The Knight of Pages Read online

Page 2


  “Pick me up,” Nash completed.

  “Yes.”

  “What if, instead of you choosing a book, the book chooses you?” Nash asked.

  “Intriguing.”

  “Do you remember any of the titles?” Nash asked.

  “Just Rebecca. I recognized the edition. I remember being surprised because I had recently read an article about Daphne du Maurier. I read Rebecca when I was going through my gothic phase in my teens. I remember standing there and thinking that I didn’t have the maturity originally to understand the book when I read it.”
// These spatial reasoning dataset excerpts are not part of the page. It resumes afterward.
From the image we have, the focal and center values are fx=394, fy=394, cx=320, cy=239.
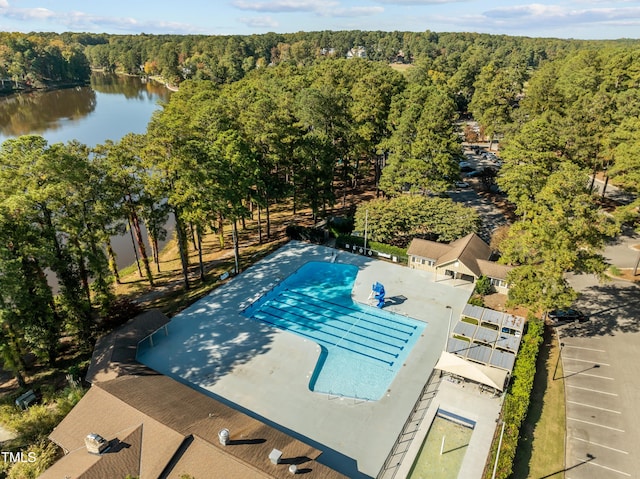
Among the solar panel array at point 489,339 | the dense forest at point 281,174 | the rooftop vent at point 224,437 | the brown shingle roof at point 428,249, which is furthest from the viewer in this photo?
the brown shingle roof at point 428,249

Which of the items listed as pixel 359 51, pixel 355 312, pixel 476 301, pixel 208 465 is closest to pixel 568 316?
pixel 476 301

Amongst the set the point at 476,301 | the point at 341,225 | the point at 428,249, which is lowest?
the point at 476,301

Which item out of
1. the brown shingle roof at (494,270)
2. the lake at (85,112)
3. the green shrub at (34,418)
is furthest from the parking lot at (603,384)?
the lake at (85,112)

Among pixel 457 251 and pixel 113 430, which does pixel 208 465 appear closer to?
pixel 113 430

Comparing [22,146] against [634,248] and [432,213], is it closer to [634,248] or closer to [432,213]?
[432,213]

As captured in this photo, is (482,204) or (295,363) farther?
→ (482,204)

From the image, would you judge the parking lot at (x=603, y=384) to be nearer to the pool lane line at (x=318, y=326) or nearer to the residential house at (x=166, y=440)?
the pool lane line at (x=318, y=326)

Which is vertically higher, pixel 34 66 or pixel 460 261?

  “But you didn’t take it home?”

  “No.”

  “If it was during the gloaming, the book would have found its way into your backpack, whether it was you putting it there or me.”

  “So you’re saying the book would have taken control of me?”

  “Or me. If you opened it and began to read, maybe I would have experienced seeing Manderley again too.”

  “I think I’ll call bullshit on this story.”

  Nash sat there a moment, trying to decide if the risk that Clara would reject his friendship if he continued, was worth the telling of his story. But the stubborn set of her chin pushed away the fear, and he began, “Early in my bookshop days, I had an elderly woman make her way slowly past me. She used a cane, and I could tell that she hurt. I mean, every joint in her eighty-year-old body hurt. I cleared my voice and asked her if I could help her. She asked where the real books were. I wasn’t going to get into a debate with this octogenarian that all books are real. I pretty much took for granted that she wanted a hardcover book. I told her that they were upstairs and offered to fetch whatever she was looking for, for her.”

  “That was before your grumpy days.”

  “Be nice,” Nash warned Clara.

  She lifted her hand. “I’m sorry, please continue.”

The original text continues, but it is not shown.